▶ **What is being asked**: Produce one exact copy of the records, no pictures.

[Saved data entries]
════

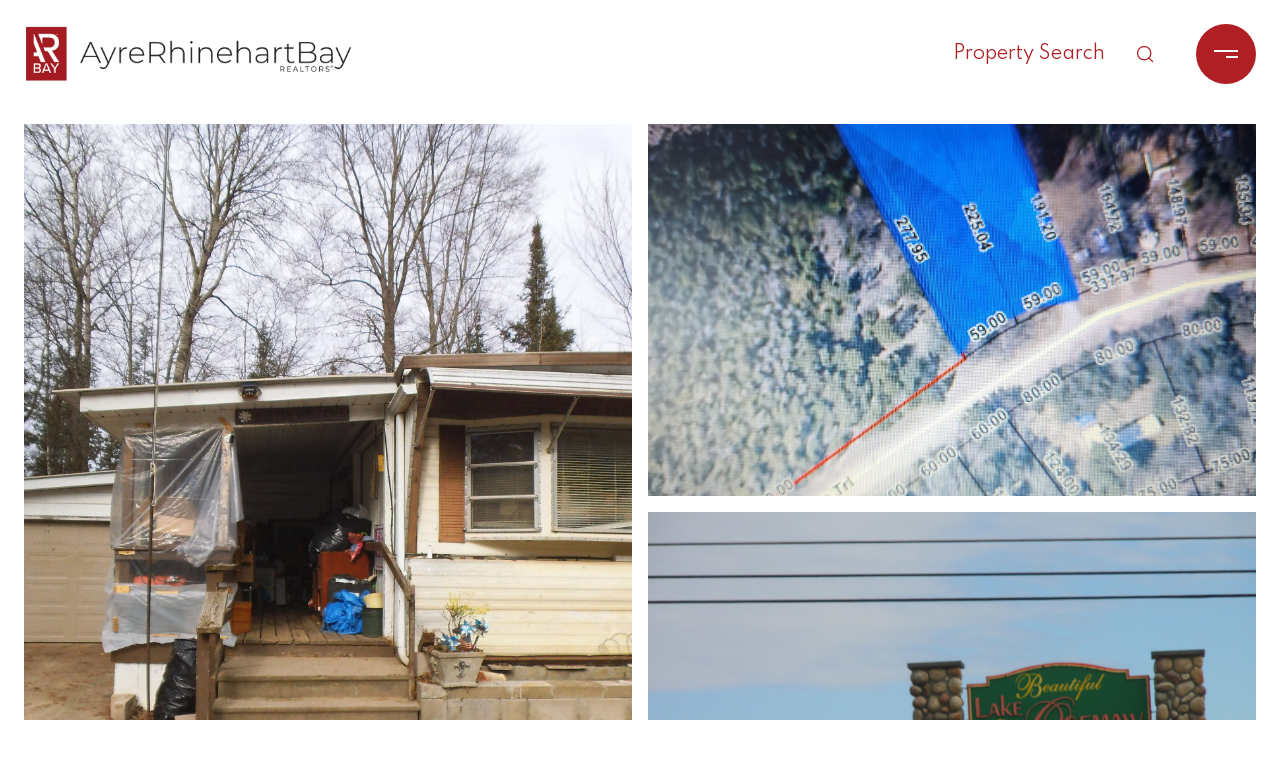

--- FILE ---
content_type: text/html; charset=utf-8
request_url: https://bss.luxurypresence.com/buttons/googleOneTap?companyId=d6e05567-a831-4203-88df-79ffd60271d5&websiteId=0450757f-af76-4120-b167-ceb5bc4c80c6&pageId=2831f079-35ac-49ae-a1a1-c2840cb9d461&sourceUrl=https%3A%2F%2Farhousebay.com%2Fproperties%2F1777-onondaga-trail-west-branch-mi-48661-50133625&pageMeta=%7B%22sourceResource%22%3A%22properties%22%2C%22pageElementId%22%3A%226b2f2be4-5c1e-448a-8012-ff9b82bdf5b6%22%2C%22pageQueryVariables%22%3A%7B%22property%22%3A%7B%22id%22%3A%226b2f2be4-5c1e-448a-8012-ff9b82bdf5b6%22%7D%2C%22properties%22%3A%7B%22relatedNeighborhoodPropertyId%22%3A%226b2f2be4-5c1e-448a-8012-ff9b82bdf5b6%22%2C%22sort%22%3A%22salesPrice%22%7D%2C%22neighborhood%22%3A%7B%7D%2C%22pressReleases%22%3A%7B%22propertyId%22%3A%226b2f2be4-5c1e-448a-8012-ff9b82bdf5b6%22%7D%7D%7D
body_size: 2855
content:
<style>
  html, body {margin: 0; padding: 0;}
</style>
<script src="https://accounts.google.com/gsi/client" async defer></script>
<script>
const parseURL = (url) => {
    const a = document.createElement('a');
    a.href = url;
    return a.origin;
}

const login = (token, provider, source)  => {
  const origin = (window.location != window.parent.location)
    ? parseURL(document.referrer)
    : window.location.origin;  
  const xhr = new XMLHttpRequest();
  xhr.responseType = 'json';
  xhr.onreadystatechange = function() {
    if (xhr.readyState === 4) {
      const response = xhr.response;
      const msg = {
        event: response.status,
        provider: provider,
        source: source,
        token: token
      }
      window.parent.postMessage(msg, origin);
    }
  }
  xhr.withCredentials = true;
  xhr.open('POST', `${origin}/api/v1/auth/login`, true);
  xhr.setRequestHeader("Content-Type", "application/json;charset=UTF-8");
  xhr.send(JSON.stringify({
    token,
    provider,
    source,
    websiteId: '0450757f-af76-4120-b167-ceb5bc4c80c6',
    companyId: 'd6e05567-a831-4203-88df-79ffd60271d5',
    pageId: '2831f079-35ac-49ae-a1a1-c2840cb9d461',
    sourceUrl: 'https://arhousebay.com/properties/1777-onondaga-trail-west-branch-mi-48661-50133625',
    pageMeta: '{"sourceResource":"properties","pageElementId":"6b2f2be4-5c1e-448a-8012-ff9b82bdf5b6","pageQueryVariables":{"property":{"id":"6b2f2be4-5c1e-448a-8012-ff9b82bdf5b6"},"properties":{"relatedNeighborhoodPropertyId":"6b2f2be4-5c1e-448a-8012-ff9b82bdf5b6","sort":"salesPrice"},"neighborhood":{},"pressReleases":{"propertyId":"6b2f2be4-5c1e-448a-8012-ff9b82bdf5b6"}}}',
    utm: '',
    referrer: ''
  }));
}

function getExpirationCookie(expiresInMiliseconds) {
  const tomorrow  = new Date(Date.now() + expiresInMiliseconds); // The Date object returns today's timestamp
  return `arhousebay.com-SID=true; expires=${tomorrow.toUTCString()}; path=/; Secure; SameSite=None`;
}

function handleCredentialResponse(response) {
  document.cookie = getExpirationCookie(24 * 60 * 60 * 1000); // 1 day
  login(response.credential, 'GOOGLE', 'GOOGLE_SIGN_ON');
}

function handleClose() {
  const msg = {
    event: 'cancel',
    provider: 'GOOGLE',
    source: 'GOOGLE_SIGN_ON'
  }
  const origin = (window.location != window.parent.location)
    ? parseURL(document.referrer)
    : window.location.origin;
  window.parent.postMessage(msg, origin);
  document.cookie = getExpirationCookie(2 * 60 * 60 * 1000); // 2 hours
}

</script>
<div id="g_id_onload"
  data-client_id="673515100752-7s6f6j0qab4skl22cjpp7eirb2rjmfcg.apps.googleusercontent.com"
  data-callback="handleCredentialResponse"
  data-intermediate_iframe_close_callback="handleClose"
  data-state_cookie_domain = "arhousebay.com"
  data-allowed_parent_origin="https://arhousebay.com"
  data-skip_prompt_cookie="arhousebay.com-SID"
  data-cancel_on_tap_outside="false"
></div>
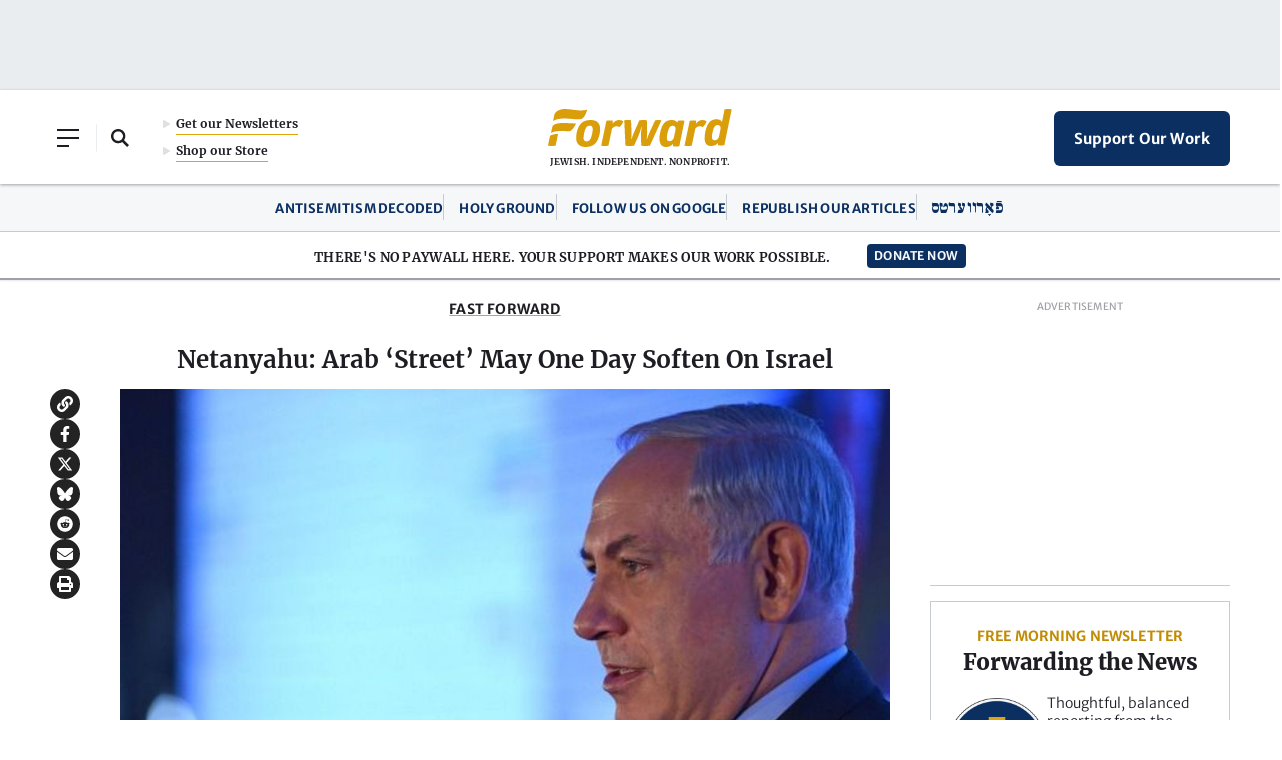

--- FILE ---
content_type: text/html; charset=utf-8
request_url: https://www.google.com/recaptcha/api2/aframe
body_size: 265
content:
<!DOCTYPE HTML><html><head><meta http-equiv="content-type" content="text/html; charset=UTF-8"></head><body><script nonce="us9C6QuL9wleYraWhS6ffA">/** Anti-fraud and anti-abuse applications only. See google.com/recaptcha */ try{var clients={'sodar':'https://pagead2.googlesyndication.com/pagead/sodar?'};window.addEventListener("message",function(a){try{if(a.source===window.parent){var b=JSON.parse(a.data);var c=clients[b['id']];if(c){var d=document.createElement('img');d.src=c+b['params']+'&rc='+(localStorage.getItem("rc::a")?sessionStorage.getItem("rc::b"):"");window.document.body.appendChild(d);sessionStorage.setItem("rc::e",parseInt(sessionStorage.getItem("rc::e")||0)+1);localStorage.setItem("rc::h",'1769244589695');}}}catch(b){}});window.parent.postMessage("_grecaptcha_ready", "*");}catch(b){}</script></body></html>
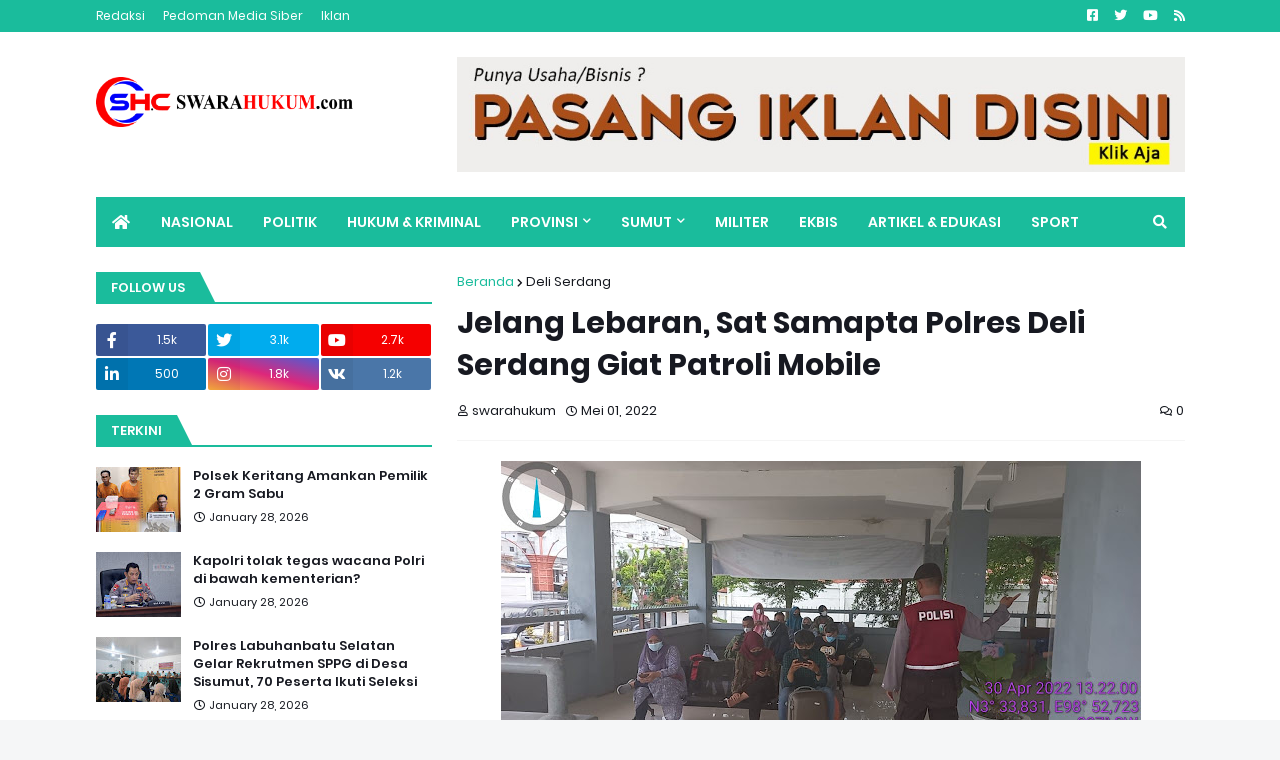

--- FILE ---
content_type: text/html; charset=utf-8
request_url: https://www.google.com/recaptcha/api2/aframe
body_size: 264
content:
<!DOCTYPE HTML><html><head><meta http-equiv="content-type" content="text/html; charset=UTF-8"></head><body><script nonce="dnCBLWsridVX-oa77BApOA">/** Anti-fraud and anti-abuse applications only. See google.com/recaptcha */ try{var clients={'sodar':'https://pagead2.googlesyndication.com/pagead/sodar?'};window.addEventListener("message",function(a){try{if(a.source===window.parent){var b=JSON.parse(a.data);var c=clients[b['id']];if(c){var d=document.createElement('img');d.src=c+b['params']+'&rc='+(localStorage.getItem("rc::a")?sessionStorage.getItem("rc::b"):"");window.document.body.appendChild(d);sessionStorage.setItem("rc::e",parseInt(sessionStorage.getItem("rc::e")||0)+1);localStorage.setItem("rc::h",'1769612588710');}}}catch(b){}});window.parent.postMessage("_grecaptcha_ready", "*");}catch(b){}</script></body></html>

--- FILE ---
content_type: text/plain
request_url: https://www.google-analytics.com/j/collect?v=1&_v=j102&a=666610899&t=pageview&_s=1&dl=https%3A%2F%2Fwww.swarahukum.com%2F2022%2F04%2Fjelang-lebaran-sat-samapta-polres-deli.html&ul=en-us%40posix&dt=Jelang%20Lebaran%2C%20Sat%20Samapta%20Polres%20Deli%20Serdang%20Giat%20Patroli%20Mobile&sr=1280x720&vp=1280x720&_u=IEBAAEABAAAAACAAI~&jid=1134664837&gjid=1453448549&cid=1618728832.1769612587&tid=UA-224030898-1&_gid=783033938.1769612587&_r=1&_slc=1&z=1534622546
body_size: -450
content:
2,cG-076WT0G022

════

▶ **Result below**:
--- FILE ---
content_type: text/html; charset=utf-8
request_url: https://bss.luxurypresence.com/buttons/googleOneTap?companyId=d6e05567-a831-4203-88df-79ffd60271d5&websiteId=0450757f-af76-4120-b167-ceb5bc4c80c6&pageId=2831f079-35ac-49ae-a1a1-c2840cb9d461&sourceUrl=https%3A%2F%2Farhousebay.com%2Fproperties%2F1777-onondaga-trail-west-branch-mi-48661-50133625&pageMeta=%7B%22sourceResource%22%3A%22properties%22%2C%22pageElementId%22%3A%226b2f2be4-5c1e-448a-8012-ff9b82bdf5b6%22%2C%22pageQueryVariables%22%3A%7B%22property%22%3A%7B%22id%22%3A%226b2f2be4-5c1e-448a-8012-ff9b82bdf5b6%22%7D%2C%22properties%22%3A%7B%22relatedNeighborhoodPropertyId%22%3A%226b2f2be4-5c1e-448a-8012-ff9b82bdf5b6%22%2C%22sort%22%3A%22salesPrice%22%7D%2C%22neighborhood%22%3A%7B%7D%2C%22pressReleases%22%3A%7B%22propertyId%22%3A%226b2f2be4-5c1e-448a-8012-ff9b82bdf5b6%22%7D%7D%7D
body_size: 2855
content:
<style>
  html, body {margin: 0; padding: 0;}
</style>
<script src="https://accounts.google.com/gsi/client" async defer></script>
<script>
const parseURL = (url) => {
    const a = document.createElement('a');
    a.href = url;
    return a.origin;
}

const login = (token, provider, source)  => {
  const origin = (window.location != window.parent.location)
    ? parseURL(document.referrer)
    : window.location.origin;  
  const xhr = new XMLHttpRequest();
  xhr.responseType = 'json';
  xhr.onreadystatechange = function() {
    if (xhr.readyState === 4) {
      const response = xhr.response;
      const msg = {
        event: response.status,
        provider: provider,
        source: source,
        token: token
      }
      window.parent.postMessage(msg, origin);
    }
  }
  xhr.withCredentials = true;
  xhr.open('POST', `${origin}/api/v1/auth/login`, true);
  xhr.setRequestHeader("Content-Type", "application/json;charset=UTF-8");
  xhr.send(JSON.stringify({
    token,
    provider,
    source,
    websiteId: '0450757f-af76-4120-b167-ceb5bc4c80c6',
    companyId: 'd6e05567-a831-4203-88df-79ffd60271d5',
    pageId: '2831f079-35ac-49ae-a1a1-c2840cb9d461',
    sourceUrl: 'https://arhousebay.com/properties/1777-onondaga-trail-west-branch-mi-48661-50133625',
    pageMeta: '{"sourceResource":"properties","pageElementId":"6b2f2be4-5c1e-448a-8012-ff9b82bdf5b6","pageQueryVariables":{"property":{"id":"6b2f2be4-5c1e-448a-8012-ff9b82bdf5b6"},"properties":{"relatedNeighborhoodPropertyId":"6b2f2be4-5c1e-448a-8012-ff9b82bdf5b6","sort":"salesPrice"},"neighborhood":{},"pressReleases":{"propertyId":"6b2f2be4-5c1e-448a-8012-ff9b82bdf5b6"}}}',
    utm: '',
    referrer: ''
  }));
}

function getExpirationCookie(expiresInMiliseconds) {
  const tomorrow  = new Date(Date.now() + expiresInMiliseconds); // The Date object returns today's timestamp
  return `arhousebay.com-SID=true; expires=${tomorrow.toUTCString()}; path=/; Secure; SameSite=None`;
}

function handleCredentialResponse(response) {
  document.cookie = getExpirationCookie(24 * 60 * 60 * 1000); // 1 day
  login(response.credential, 'GOOGLE', 'GOOGLE_SIGN_ON');
}

function handleClose() {
  const msg = {
    event: 'cancel',
    provider: 'GOOGLE',
    source: 'GOOGLE_SIGN_ON'
  }
  const origin = (window.location != window.parent.location)
    ? parseURL(document.referrer)
    : window.location.origin;
  window.parent.postMessage(msg, origin);
  document.cookie = getExpirationCookie(2 * 60 * 60 * 1000); // 2 hours
}

</script>
<div id="g_id_onload"
  data-client_id="673515100752-7s6f6j0qab4skl22cjpp7eirb2rjmfcg.apps.googleusercontent.com"
  data-callback="handleCredentialResponse"
  data-intermediate_iframe_close_callback="handleClose"
  data-state_cookie_domain = "arhousebay.com"
  data-allowed_parent_origin="https://arhousebay.com"
  data-skip_prompt_cookie="arhousebay.com-SID"
  data-cancel_on_tap_outside="false"
></div>

--- FILE ---
content_type: text/html; charset=utf-8
request_url: https://www.google.com/recaptcha/api2/aframe
body_size: 265
content:
<!DOCTYPE HTML><html><head><meta http-equiv="content-type" content="text/html; charset=UTF-8"></head><body><script nonce="us9C6QuL9wleYraWhS6ffA">/** Anti-fraud and anti-abuse applications only. See google.com/recaptcha */ try{var clients={'sodar':'https://pagead2.googlesyndication.com/pagead/sodar?'};window.addEventListener("message",function(a){try{if(a.source===window.parent){var b=JSON.parse(a.data);var c=clients[b['id']];if(c){var d=document.createElement('img');d.src=c+b['params']+'&rc='+(localStorage.getItem("rc::a")?sessionStorage.getItem("rc::b"):"");window.document.body.appendChild(d);sessionStorage.setItem("rc::e",parseInt(sessionStorage.getItem("rc::e")||0)+1);localStorage.setItem("rc::h",'1769244589695');}}}catch(b){}});window.parent.postMessage("_grecaptcha_ready", "*");}catch(b){}</script></body></html>

--- FILE ---
content_type: text/html; charset=utf-8
request_url: https://www.google.com/recaptcha/api2/aframe
body_size: 264
content:
<!DOCTYPE HTML><html><head><meta http-equiv="content-type" content="text/html; charset=UTF-8"></head><body><script nonce="dnCBLWsridVX-oa77BApOA">/** Anti-fraud and anti-abuse applications only. See google.com/recaptcha */ try{var clients={'sodar':'https://pagead2.googlesyndication.com/pagead/sodar?'};window.addEventListener("message",function(a){try{if(a.source===window.parent){var b=JSON.parse(a.data);var c=clients[b['id']];if(c){var d=document.createElement('img');d.src=c+b['params']+'&rc='+(localStorage.getItem("rc::a")?sessionStorage.getItem("rc::b"):"");window.document.body.appendChild(d);sessionStorage.setItem("rc::e",parseInt(sessionStorage.getItem("rc::e")||0)+1);localStorage.setItem("rc::h",'1769612588710');}}}catch(b){}});window.parent.postMessage("_grecaptcha_ready", "*");}catch(b){}</script></body></html>

--- FILE ---
content_type: text/plain
request_url: https://www.google-analytics.com/j/collect?v=1&_v=j102&a=666610899&t=pageview&_s=1&dl=https%3A%2F%2Fwww.swarahukum.com%2F2022%2F04%2Fjelang-lebaran-sat-samapta-polres-deli.html&ul=en-us%40posix&dt=Jelang%20Lebaran%2C%20Sat%20Samapta%20Polres%20Deli%20Serdang%20Giat%20Patroli%20Mobile&sr=1280x720&vp=1280x720&_u=IEBAAEABAAAAACAAI~&jid=1134664837&gjid=1453448549&cid=1618728832.1769612587&tid=UA-224030898-1&_gid=783033938.1769612587&_r=1&_slc=1&z=1534622546
body_size: -450
content:
2,cG-076WT0G022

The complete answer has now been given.